The team also found that stereochemical interactions between nucleotides and their cognate amino acids were associated with the assignment of the last two codons. The hydrophobicity of amino acid corresponds to the hydrophobicity of its second anticodon. Finally, they found that the third codon position corresponds to size in non-redundant codons. When sister codons (codons that share their first two positions) encode different amino acids, large amino acids are encoded by a large purine base at the third position. Using these three rules, Prof. Lane’s team  were able to assign amino acids to sequences and create a ‘first draft’ code that was very similar to the actual genetic code.

Further work is being done to confirm these rules using nuclear magnetic resonance spectroscopy and molecular dynamic simulations. This hypothesis must further be developed to explain the emergence of mRNA, tRNA and ribosomes. Nevertheless, the scenario presents a framework that explains patterns found in the genetic code and offers a plausible explanation to the origin of biological information. Autotrophic proto-metabolism could have led to the synthesis of short RNA aptamers (RNA oligonucleotides capable of enzymatic activity and of specific binding to target molecules).

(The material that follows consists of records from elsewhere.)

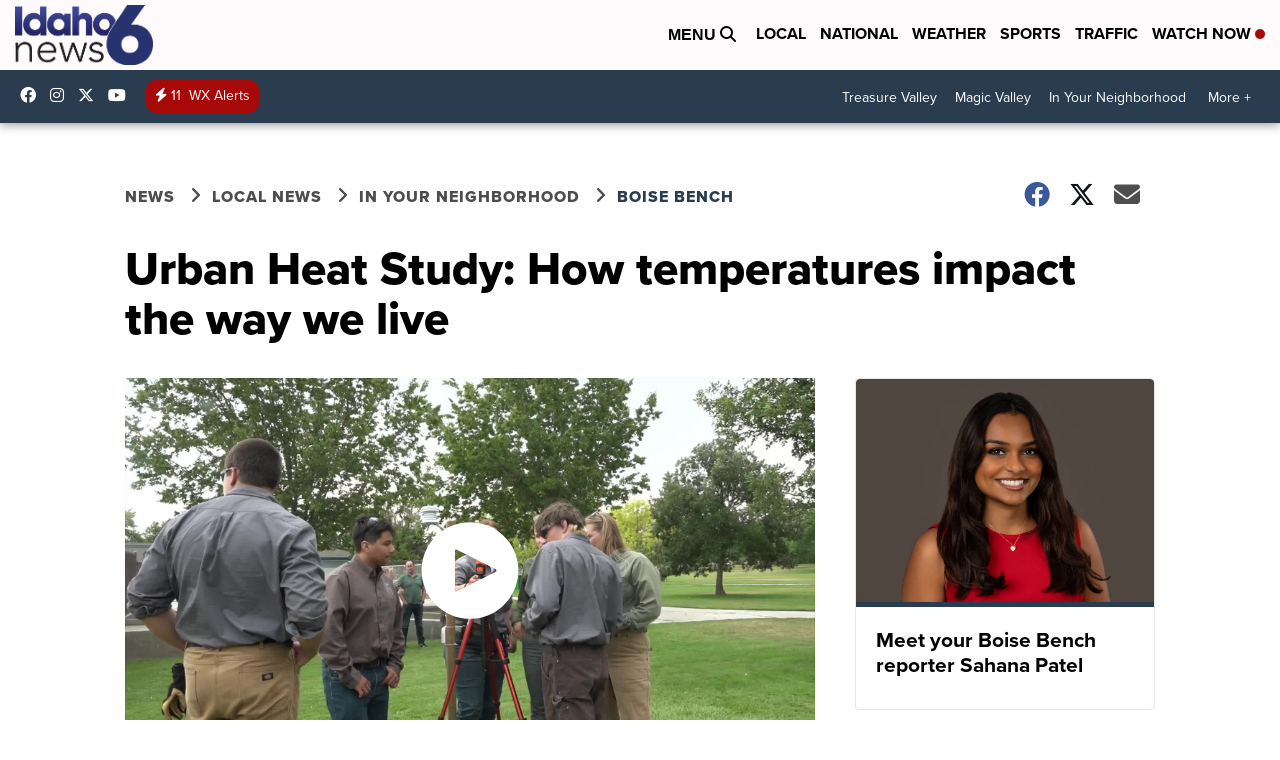

--- FILE ---
content_type: application/javascript; charset=utf-8
request_url: https://fundingchoicesmessages.google.com/f/AGSKWxWF_7MSHlCimHqDMjihKNmLsbxv0J4-Wr8Gtwc6dGNJ07SRbf9zYDCDYfwJrBJqQkH1G9sVmsPi1wRyyAHi7X4V78TvnCmnjb2FL7MGkR2r-xsGrWe1Ebj7pw3Ip9lGtKcfLYW2pPYun5VB-YAUlKpTZ2fEp3c2uXDuUCWexNky-AwnKOUV7ZPHGOiH/_/Ads-bdl?/topleftads..displayAds&/ads/view._ad_homepage.
body_size: -1293
content:
window['89645b4e-8179-4642-a284-46a5d8488011'] = true;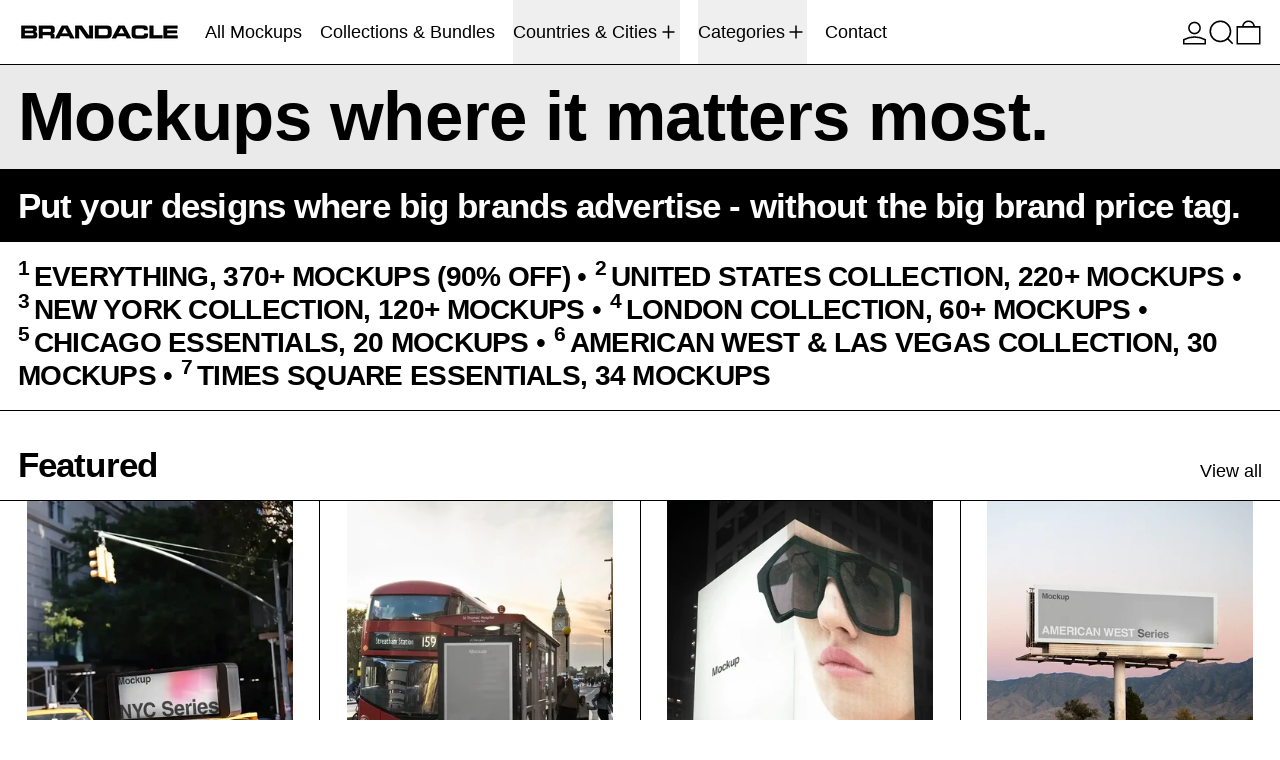

--- FILE ---
content_type: text/javascript
request_url: https://www.brandacle.com/cdn/shop/t/11/assets/images.js?v=56710371490645595961745579432
body_size: -422
content:
class ImageWithPlaceholder extends HTMLElement{connectedCallback(){this.imageEl=this.querySelector("img"),this.imageEl&&(this.loaded=this.imageEl.complete,this.loaded===!1&&this.imageEl.addEventListener("load",()=>{this.loaded=this.imageEl.complete},{once:!0}))}get loaded(){return this._loaded}set loaded(value){this._loaded=value,this.imageEl.classList.toggle("is-complete",value)}}customElements.define("image-with-placeholder",ImageWithPlaceholder);
//# sourceMappingURL=/cdn/shop/t/11/assets/images.js.map?v=56710371490645595961745579432
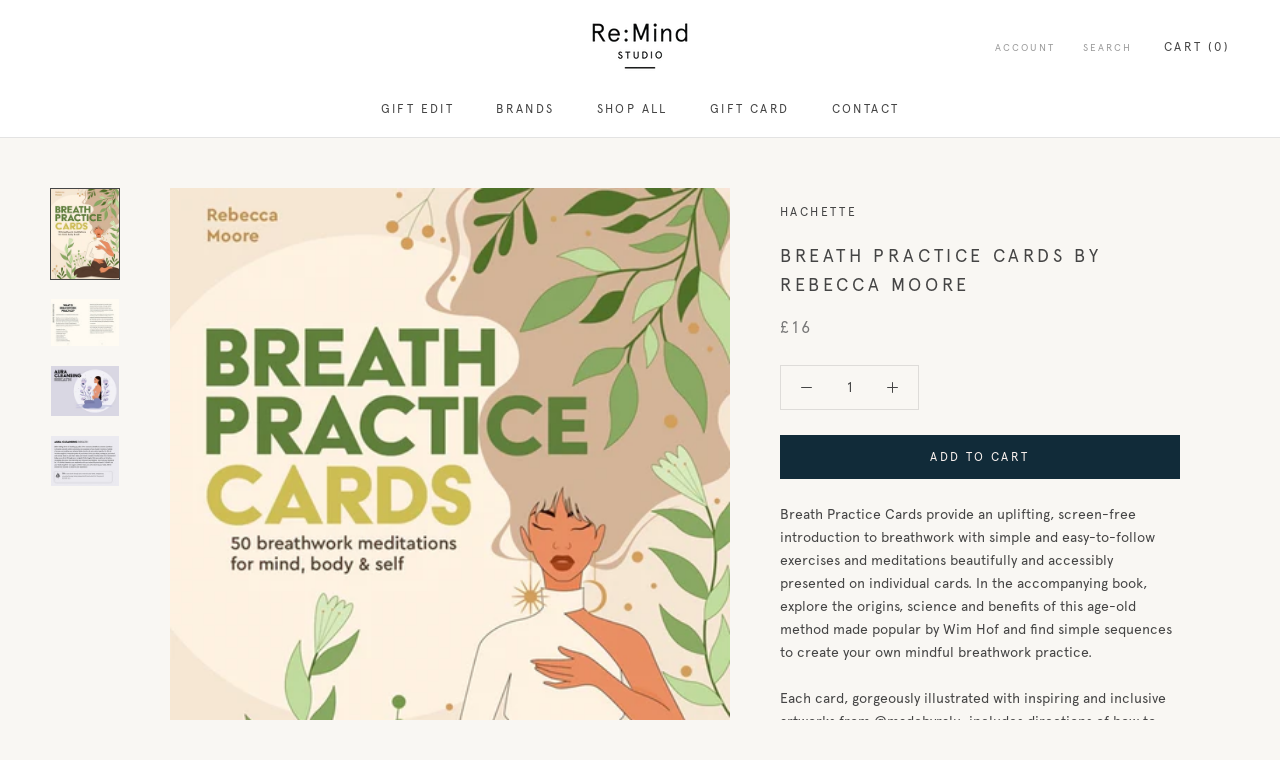

--- FILE ---
content_type: text/javascript
request_url: https://shop.remindstudio.com/cdn/shop/t/3/assets/custom.js?v=8814717088703906631536841360
body_size: -590
content:
//# sourceMappingURL=/cdn/shop/t/3/assets/custom.js.map?v=8814717088703906631536841360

These molecules initially had no genetic information but may have contributed to protocell growth through their enzymatic activity. As non-random interactions started occurring between random RNA sequences and amino acids, the sequence of the amino acids in the first peptides would have been templated by the RNA sequence. Deterministic chemistry would then have been able to become genetic information, eventually leading to the origin of life.


  1. Koonin EV. The meaning of biological information. Philosophical Transactions of the Royal Society A: Mathematical, Physical and Engineering Sciences. 2016;374(2063):20150065.
  2. Fani R. The Origin and Evolution of Metabolic Pathways: Why and How did Primordial Cells Construct Metabolic Routes? Evolution: Education and Outreach. 2012;5(3):367-81.
  3. Harrison SA, Lane N. Life as a guide to prebiotic nucleotide synthesis. Nature Communications. 2018;9(1).
  4. Harrison SA, Palmeira RN, Halpern A, Lane N. A biophysical basis for the emergence of the genetic code in protocells. Biochimica Et Biophysica Acta-Bioenergetics. 2022;1863(8).
  5. Yi J, Kaur H, Kazöne W, Rauscher SA, Gravillier LA, Muchowska KB, et al. A Nonenzymatic Analog of Pyrimidine Nucleobase Biosynthesis. Angewandte Chemie International Edition. 2022;61(23).